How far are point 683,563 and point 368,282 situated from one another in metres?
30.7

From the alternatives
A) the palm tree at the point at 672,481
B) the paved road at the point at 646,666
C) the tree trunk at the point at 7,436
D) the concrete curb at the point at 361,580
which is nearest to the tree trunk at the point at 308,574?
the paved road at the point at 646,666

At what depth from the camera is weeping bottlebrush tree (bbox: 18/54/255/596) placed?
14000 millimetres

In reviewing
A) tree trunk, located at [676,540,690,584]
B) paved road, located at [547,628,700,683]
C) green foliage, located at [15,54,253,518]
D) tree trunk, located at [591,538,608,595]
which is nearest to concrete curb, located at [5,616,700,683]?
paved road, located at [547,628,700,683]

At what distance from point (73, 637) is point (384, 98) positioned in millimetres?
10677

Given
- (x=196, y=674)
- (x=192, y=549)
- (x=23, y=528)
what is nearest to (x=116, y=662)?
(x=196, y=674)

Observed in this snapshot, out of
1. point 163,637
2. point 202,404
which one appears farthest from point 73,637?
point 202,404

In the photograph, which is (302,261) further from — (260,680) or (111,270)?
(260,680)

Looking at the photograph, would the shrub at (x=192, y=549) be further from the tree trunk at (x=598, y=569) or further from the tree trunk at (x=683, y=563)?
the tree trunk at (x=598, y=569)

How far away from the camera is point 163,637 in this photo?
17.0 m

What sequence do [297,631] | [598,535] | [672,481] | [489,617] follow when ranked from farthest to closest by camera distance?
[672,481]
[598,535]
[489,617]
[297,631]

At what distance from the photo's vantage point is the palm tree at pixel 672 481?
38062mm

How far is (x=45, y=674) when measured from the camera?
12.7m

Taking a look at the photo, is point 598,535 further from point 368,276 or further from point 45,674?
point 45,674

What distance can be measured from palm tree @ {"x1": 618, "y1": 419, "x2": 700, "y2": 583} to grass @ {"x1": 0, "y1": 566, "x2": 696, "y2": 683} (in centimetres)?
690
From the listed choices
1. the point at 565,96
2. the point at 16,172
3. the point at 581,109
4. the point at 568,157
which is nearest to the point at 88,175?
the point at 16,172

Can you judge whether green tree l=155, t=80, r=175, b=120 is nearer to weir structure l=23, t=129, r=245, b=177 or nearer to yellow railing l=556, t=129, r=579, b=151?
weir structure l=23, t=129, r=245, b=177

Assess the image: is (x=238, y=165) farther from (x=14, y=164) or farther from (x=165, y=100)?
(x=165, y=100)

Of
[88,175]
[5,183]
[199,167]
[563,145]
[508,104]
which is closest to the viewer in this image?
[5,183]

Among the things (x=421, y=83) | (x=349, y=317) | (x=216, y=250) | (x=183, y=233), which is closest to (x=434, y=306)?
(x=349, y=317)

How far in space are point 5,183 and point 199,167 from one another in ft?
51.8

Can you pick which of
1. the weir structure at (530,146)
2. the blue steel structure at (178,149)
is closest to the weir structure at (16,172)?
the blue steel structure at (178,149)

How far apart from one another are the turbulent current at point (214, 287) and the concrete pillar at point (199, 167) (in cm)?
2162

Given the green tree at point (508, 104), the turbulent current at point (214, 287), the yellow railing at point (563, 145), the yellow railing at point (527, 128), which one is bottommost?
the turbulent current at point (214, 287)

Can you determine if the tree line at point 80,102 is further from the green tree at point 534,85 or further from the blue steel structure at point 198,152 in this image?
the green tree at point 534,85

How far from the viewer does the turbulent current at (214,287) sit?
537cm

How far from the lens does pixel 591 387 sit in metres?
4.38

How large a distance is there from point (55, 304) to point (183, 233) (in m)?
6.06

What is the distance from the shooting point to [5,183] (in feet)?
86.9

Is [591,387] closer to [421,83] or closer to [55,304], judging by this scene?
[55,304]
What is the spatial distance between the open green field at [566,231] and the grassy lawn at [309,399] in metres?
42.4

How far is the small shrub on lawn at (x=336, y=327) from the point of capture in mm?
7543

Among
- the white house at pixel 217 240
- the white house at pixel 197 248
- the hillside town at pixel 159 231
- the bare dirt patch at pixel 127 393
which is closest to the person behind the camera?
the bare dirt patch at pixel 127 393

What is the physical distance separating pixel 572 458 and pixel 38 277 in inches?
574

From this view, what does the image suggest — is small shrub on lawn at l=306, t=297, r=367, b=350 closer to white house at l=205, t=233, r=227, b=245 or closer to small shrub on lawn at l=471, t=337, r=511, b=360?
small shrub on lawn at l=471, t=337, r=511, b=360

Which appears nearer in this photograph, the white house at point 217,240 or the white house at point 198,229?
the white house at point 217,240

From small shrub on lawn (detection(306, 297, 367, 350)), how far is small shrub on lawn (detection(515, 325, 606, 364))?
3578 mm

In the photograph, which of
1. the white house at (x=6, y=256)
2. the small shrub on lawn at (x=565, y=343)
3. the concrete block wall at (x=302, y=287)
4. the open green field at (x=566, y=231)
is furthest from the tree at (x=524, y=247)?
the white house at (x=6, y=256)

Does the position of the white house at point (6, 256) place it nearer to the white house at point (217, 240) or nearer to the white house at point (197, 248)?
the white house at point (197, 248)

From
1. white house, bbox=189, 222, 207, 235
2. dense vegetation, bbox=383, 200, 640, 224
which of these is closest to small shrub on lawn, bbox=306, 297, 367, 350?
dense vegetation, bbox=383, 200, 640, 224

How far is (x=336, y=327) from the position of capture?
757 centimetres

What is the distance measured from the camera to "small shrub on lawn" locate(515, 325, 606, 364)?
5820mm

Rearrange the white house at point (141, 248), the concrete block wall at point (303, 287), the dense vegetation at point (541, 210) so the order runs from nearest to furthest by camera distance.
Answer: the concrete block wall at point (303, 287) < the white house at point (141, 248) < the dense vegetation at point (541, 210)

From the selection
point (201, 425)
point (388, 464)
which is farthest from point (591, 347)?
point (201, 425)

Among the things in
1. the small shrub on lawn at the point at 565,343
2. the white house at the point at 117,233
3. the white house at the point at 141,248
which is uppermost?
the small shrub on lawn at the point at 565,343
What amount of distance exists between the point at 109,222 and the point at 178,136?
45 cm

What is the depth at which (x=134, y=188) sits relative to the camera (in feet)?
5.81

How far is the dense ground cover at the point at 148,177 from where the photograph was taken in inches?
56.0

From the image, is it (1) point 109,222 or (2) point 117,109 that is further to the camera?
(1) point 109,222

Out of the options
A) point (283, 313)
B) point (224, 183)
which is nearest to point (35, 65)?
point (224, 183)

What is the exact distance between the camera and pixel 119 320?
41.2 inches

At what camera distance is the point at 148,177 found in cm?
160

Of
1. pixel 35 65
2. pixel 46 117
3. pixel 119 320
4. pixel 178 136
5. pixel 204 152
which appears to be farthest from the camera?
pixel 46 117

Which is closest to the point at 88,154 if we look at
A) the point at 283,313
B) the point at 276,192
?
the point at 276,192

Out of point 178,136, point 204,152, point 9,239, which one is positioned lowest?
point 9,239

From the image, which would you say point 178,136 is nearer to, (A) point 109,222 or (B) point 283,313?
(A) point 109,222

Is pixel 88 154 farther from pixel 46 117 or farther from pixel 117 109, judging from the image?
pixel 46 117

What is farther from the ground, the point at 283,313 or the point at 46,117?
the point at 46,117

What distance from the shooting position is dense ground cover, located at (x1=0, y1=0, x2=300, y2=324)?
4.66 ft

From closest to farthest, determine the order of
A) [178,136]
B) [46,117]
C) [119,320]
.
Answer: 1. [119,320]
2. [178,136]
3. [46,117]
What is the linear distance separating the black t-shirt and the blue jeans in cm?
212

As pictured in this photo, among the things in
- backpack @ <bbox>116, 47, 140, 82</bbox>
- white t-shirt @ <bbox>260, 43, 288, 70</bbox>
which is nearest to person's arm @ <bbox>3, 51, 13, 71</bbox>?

• • • •

* [Goal] Format every line of the listing above as a numbered list, leaving out the blank lines.

* [Result]
1. How far are point 683,563 and point 368,282 situated from one another in metres?
2. 30.7
3. From the alternatives
4. A) the palm tree at the point at 672,481
5. B) the paved road at the point at 646,666
6. C) the tree trunk at the point at 7,436
7. D) the concrete curb at the point at 361,580
8. which is nearest to the tree trunk at the point at 308,574?
9. the paved road at the point at 646,666
10. At what depth from the camera is weeping bottlebrush tree (bbox: 18/54/255/596) placed?
11. 14000 millimetres
12. In reviewing
13. A) tree trunk, located at [676,540,690,584]
14. B) paved road, located at [547,628,700,683]
15. C) green foliage, located at [15,54,253,518]
16. D) tree trunk, located at [591,538,608,595]
17. which is nearest to concrete curb, located at [5,616,700,683]?
18. paved road, located at [547,628,700,683]
19. At what distance from point (73, 637) is point (384, 98) positioned in millimetres?
20. 10677
21. Given
22. - (x=196, y=674)
23. - (x=192, y=549)
24. - (x=23, y=528)
25. what is nearest to (x=116, y=662)?
26. (x=196, y=674)
27. Observed in this snapshot, out of
28. 1. point 163,637
29. 2. point 202,404
30. which one appears farthest from point 73,637?
31. point 202,404
32. In the photograph, which is (302,261) further from — (260,680) or (111,270)?
33. (260,680)
34. Looking at the photograph, would the shrub at (x=192, y=549) be further from the tree trunk at (x=598, y=569) or further from the tree trunk at (x=683, y=563)?
35. the tree trunk at (x=598, y=569)
36. How far away from the camera is point 163,637 in this photo?
37. 17.0 m
38. What sequence do [297,631] | [598,535] | [672,481] | [489,617] follow when ranked from farthest to closest by camera distance?
39. [672,481]
40. [598,535]
41. [489,617]
42. [297,631]
43. At what distance from the photo's vantage point is the palm tree at pixel 672 481?
44. 38062mm
45. How far is (x=45, y=674) when measured from the camera?
46. 12.7m
47. Taking a look at the photo, is point 598,535 further from point 368,276 or further from point 45,674?
48. point 45,674
49. What distance can be measured from palm tree @ {"x1": 618, "y1": 419, "x2": 700, "y2": 583} to grass @ {"x1": 0, "y1": 566, "x2": 696, "y2": 683} (in centimetres)?
50. 690
51. From the listed choices
52. 1. the point at 565,96
53. 2. the point at 16,172
54. 3. the point at 581,109
55. 4. the point at 568,157
56. which is nearest to the point at 88,175?
57. the point at 16,172
58. Can you judge whether green tree l=155, t=80, r=175, b=120 is nearer to weir structure l=23, t=129, r=245, b=177 or nearer to yellow railing l=556, t=129, r=579, b=151?
59. weir structure l=23, t=129, r=245, b=177
60. Assess the image: is (x=238, y=165) farther from (x=14, y=164) or farther from (x=165, y=100)?
61. (x=165, y=100)
62. Of
63. [88,175]
64. [5,183]
65. [199,167]
66. [563,145]
67. [508,104]
68. which is closest to the viewer in this image?
69. [5,183]
70. Among the things (x=421, y=83) | (x=349, y=317) | (x=216, y=250) | (x=183, y=233), which is closest to (x=434, y=306)?
71. (x=349, y=317)
72. How far in space are point 5,183 and point 199,167 from one another in ft?
73. 51.8
74. Can you pick which of
75. 1. the weir structure at (530,146)
76. 2. the blue steel structure at (178,149)
77. is closest to the weir structure at (16,172)?
78. the blue steel structure at (178,149)
79. How far apart from one another are the turbulent current at point (214, 287) and the concrete pillar at point (199, 167) (in cm)?
80. 2162
81. Given the green tree at point (508, 104), the turbulent current at point (214, 287), the yellow railing at point (563, 145), the yellow railing at point (527, 128), which one is bottommost?
82. the turbulent current at point (214, 287)
83. Can you determine if the tree line at point 80,102 is further from the green tree at point 534,85 or further from the blue steel structure at point 198,152 in this image?
84. the green tree at point 534,85
85. How far from the viewer does the turbulent current at (214,287) sit?
86. 537cm
87. How far from the lens does pixel 591 387 sit in metres?
88. 4.38
89. How large a distance is there from point (55, 304) to point (183, 233) (in m)?
90. 6.06
91. What is the distance from the shooting point to [5,183] (in feet)?
92. 86.9
93. Is [591,387] closer to [421,83] or closer to [55,304], judging by this scene?
94. [55,304]
95. What is the spatial distance between the open green field at [566,231] and the grassy lawn at [309,399] in metres?
96. 42.4
97. How far is the small shrub on lawn at (x=336, y=327) from the point of capture in mm?
98. 7543
99. Among
100. - the white house at pixel 217 240
101. - the white house at pixel 197 248
102. - the hillside town at pixel 159 231
103. - the bare dirt patch at pixel 127 393
104. which is closest to the person behind the camera?
105. the bare dirt patch at pixel 127 393
106. What is the physical distance separating pixel 572 458 and pixel 38 277 in inches?
107. 574
108. From this view, what does the image suggest — is small shrub on lawn at l=306, t=297, r=367, b=350 closer to white house at l=205, t=233, r=227, b=245 or closer to small shrub on lawn at l=471, t=337, r=511, b=360?
109. small shrub on lawn at l=471, t=337, r=511, b=360
110. Which appears nearer in this photograph, the white house at point 217,240 or the white house at point 198,229?
111. the white house at point 217,240
112. From small shrub on lawn (detection(306, 297, 367, 350)), how far is small shrub on lawn (detection(515, 325, 606, 364))?
113. 3578 mm
114. In the photograph, which of
115. 1. the white house at (x=6, y=256)
116. 2. the small shrub on lawn at (x=565, y=343)
117. 3. the concrete block wall at (x=302, y=287)
118. 4. the open green field at (x=566, y=231)
119. is furthest from the tree at (x=524, y=247)?
120. the white house at (x=6, y=256)
121. Does the position of the white house at point (6, 256) place it nearer to the white house at point (217, 240) or nearer to the white house at point (197, 248)?
122. the white house at point (197, 248)
123. From
124. 1. white house, bbox=189, 222, 207, 235
125. 2. dense vegetation, bbox=383, 200, 640, 224
126. which of these is closest to small shrub on lawn, bbox=306, 297, 367, 350?
127. dense vegetation, bbox=383, 200, 640, 224
128. How far is (x=336, y=327) from the position of capture?
129. 757 centimetres
130. What is the distance measured from the camera to "small shrub on lawn" locate(515, 325, 606, 364)?
131. 5820mm
132. Rearrange the white house at point (141, 248), the concrete block wall at point (303, 287), the dense vegetation at point (541, 210) so the order runs from nearest to furthest by camera distance.
133. Answer: the concrete block wall at point (303, 287) < the white house at point (141, 248) < the dense vegetation at point (541, 210)
134. From the selection
135. point (201, 425)
136. point (388, 464)
137. which is farthest from point (591, 347)?
138. point (201, 425)
139. Among the things in
140. 1. the small shrub on lawn at the point at 565,343
141. 2. the white house at the point at 117,233
142. 3. the white house at the point at 141,248
143. which is uppermost?
144. the small shrub on lawn at the point at 565,343
145. What amount of distance exists between the point at 109,222 and the point at 178,136?
146. 45 cm
147. What is the depth at which (x=134, y=188) sits relative to the camera (in feet)?
148. 5.81
149. How far is the dense ground cover at the point at 148,177 from where the photograph was taken in inches?
150. 56.0
151. From the image, is it (1) point 109,222 or (2) point 117,109 that is further to the camera?
152. (1) point 109,222
153. Out of the options
154. A) point (283, 313)
155. B) point (224, 183)
156. which is nearest to point (35, 65)?
157. point (224, 183)
158. What is the exact distance between the camera and pixel 119 320?
159. 41.2 inches
160. At what camera distance is the point at 148,177 found in cm?
161. 160
162. Of
163. 1. pixel 35 65
164. 2. pixel 46 117
165. 3. pixel 119 320
166. 4. pixel 178 136
167. 5. pixel 204 152
168. which appears to be farthest from the camera?
169. pixel 46 117
170. Which is closest to the point at 88,154 if we look at
171. A) the point at 283,313
172. B) the point at 276,192
173. ?
174. the point at 276,192
175. Out of point 178,136, point 204,152, point 9,239, which one is positioned lowest?
176. point 9,239
177. From the image, which would you say point 178,136 is nearer to, (A) point 109,222 or (B) point 283,313?
178. (A) point 109,222
179. Is pixel 88 154 farther from pixel 46 117 or farther from pixel 117 109, judging from the image?
180. pixel 46 117
181. What is farther from the ground, the point at 283,313 or the point at 46,117?
182. the point at 46,117
183. What distance from the shooting position is dense ground cover, located at (x1=0, y1=0, x2=300, y2=324)?
184. 4.66 ft
185. From closest to farthest, determine the order of
186. A) [178,136]
187. B) [46,117]
188. C) [119,320]
189. .
190. Answer: 1. [119,320]
191. 2. [178,136]
192. 3. [46,117]
193. What is the linear distance separating the black t-shirt and the blue jeans in cm?
194. 212
195. As pictured in this photo, among the things in
196. - backpack @ <bbox>116, 47, 140, 82</bbox>
197. - white t-shirt @ <bbox>260, 43, 288, 70</bbox>
198. which is nearest to person's arm @ <bbox>3, 51, 13, 71</bbox>?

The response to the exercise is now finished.